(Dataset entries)
★ ★ ★ ★

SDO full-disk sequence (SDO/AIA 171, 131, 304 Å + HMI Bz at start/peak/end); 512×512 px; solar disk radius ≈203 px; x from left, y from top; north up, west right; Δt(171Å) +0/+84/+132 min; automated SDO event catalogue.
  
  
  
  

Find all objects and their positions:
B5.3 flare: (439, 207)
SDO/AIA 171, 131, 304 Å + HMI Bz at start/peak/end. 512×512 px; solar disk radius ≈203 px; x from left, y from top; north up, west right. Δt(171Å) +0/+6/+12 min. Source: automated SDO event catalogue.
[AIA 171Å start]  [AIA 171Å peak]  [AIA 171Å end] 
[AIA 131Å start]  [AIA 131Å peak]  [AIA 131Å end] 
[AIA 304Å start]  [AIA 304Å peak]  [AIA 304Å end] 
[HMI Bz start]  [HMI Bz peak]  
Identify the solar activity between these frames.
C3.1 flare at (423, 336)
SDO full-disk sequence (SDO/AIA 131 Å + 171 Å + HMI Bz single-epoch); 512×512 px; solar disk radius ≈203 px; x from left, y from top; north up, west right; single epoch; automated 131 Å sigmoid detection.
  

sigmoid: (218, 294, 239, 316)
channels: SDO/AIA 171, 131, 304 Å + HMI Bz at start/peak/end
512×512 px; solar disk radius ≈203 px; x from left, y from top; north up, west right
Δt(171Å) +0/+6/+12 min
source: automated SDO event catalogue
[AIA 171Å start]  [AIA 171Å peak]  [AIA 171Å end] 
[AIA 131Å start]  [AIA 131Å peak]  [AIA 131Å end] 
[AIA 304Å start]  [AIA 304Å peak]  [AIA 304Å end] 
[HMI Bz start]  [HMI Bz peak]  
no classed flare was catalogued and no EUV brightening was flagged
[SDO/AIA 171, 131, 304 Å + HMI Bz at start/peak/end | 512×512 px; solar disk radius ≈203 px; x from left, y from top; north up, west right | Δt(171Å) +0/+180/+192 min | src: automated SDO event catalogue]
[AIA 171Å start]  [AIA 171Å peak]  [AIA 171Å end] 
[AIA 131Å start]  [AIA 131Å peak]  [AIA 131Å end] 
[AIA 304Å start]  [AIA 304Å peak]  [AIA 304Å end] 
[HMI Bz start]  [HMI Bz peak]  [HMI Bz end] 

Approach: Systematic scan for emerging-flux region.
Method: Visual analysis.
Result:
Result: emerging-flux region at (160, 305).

★ ★ ★ ★

Task ▸
All records must be repeated exactly, with none skipped.

Exercise answer ▸
SDO full-disk sequence (SDO/AIA 171, 131, 304 Å + HMI Bz at start/peak/end); 512×512 px; solar disk radius ≈203 px; x from left, y from top; north up, west right; Δt(171Å) +0/+84/+132 min; automated SDO event catalogue.
  
  
  
  

Find all objects and their positions:
B5.3 flare: (439, 207)
SDO/AIA 171, 131, 304 Å + HMI Bz at start/peak/end. 512×512 px; solar disk radius ≈203 px; x from left, y from top; north up, west right. Δt(171Å) +0/+6/+12 min. Source: automated SDO event catalogue.
[AIA 171Å start]  [AIA 171Å peak]  [AIA 171Å end] 
[AIA 131Å start]  [AIA 131Å peak]  [AIA 131Å end] 
[AIA 304Å start]  [AIA 304Å peak]  [AIA 304Å end] 
[HMI Bz start]  [HMI Bz peak]  
Identify the solar activity between these frames.
C3.1 flare at (423, 336)
SDO full-disk sequence (SDO/AIA 131 Å + 171 Å + HMI Bz single-epoch); 512×512 px; solar disk radius ≈203 px; x from left, y from top; north up, west right; single epoch; automated 131 Å sigmoid detection.
  

sigmoid: (218, 294, 239, 316)
channels: SDO/AIA 171, 131, 304 Å + HMI Bz at start/peak/end
512×512 px; solar disk radius ≈203 px; x from left, y from top; north up, west right
Δt(171Å) +0/+6/+12 min
source: automated SDO event catalogue
[AIA 171Å start]  [AIA 171Å peak]  [AIA 171Å end] 
[AIA 131Å start]  [AIA 131Å peak]  [AIA 131Å end] 
[AIA 304Å start]  [AIA 304Å peak]  [AIA 304Å end] 
[HMI Bz start]  [HMI Bz peak]  
no classed flare was catalogued and no EUV brightening was flagged
[SDO/AIA 171, 131, 304 Å + HMI Bz at start/peak/end | 512×512 px; solar disk radius ≈203 px; x from left, y from top; north up, west right | Δt(171Å) +0/+180/+192 min | src: automated SDO event catalogue]
[AIA 171Å start]  [AIA 171Å peak]  [AIA 171Å end] 
[AIA 131Å start]  [AIA 131Å peak]  [AIA 131Å end] 
[AIA 304Å start]  [AIA 304Å peak]  [AIA 304Å end] 
[HMI Bz start]  [HMI Bz peak]  [HMI Bz end] 

Approach: Systematic scan for emerging-flux region.
Method: Visual analysis.
Result:
Result: emerging-flux region at (160, 305).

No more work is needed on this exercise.